I needed a bracket to mount a small fan controller to the side of a shelf in the rack. A simple thing. A flat plate, two screw holes one end, two the other, a slight offset so the board cleared the shelf lip. I spent twenty minutes searching for one to buy and found a dozen that were nearly right, which is the most frustrating category of object there is. Nearly right means you buy it, wait for it, and then spend an afternoon with a file making it actually right.
So I did the thing the printer has been sitting in the corner waiting for me to do. I modelled the exact bracket I needed.

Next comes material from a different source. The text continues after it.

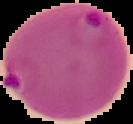

Summary:
  - Preparation: thin blood film
  - Malaria status: parasitized
  - Image size: 133×124 pixels
  - Image type: segmented cell region on a black background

I'm not a CAD person by trade and I won't pretend the model is elegant. I use FreeCAD, which is free, capable, and has a learning curve like a brick wall, but for a part this simple I didn't need to understand the whole thing. A sketch on a plane, a rectangle, four holes positioned by measurement, pad it out to a few millimetres thick, add a bend by sketching the profile from the side instead. The whole design took maybe forty minutes, most of which was me measuring the board twice and the screws three times, because the one rule of printing your own parts is that the model is only ever as good as your measurements.
The measuring is genuinely the hard bit. The board's mounting holes weren't on a tidy round spacing, they were on something like 31.5mm by 18mm, the kind of dimension that exists purely to punish anyone who guesses. Calipers, not a ruler. I learned that one the expensive way on an earlier print that came out a confident two millimetres wrong in every direction.
From there it's a familiar loop. Export an STL, slice it, print it. For a flat bracket the print is trivial, no supports, fifteen minutes, a few grams of PLA. I held the first one up to the board and it was nearly right, which made me laugh, because I'd become the thing I was trying to avoid. The offset was a millimetre shy. So I nudged the sketch, reprinted, and the second one dropped onto the board and the shelf like it had always belonged there.
That's the part shop-bought can't give you. Not the saving, which is real but small, a few grams of plastic against the postage on a part that nearly fits. It's that the thing I made fits exactly, because I made it for exactly this, and when the next slightly-odd mounting problem turns up I'll solve it the same way in under an hour rather than searching listings for the least-wrong compromise.
I bought the printer telling myself it would pay for itself in brackets. It absolutely will not, not at this rate. But every time I print one of these instead of filing down something that nearly fits, it pays for itself in a different currency, and that one I'm happy to keep spending.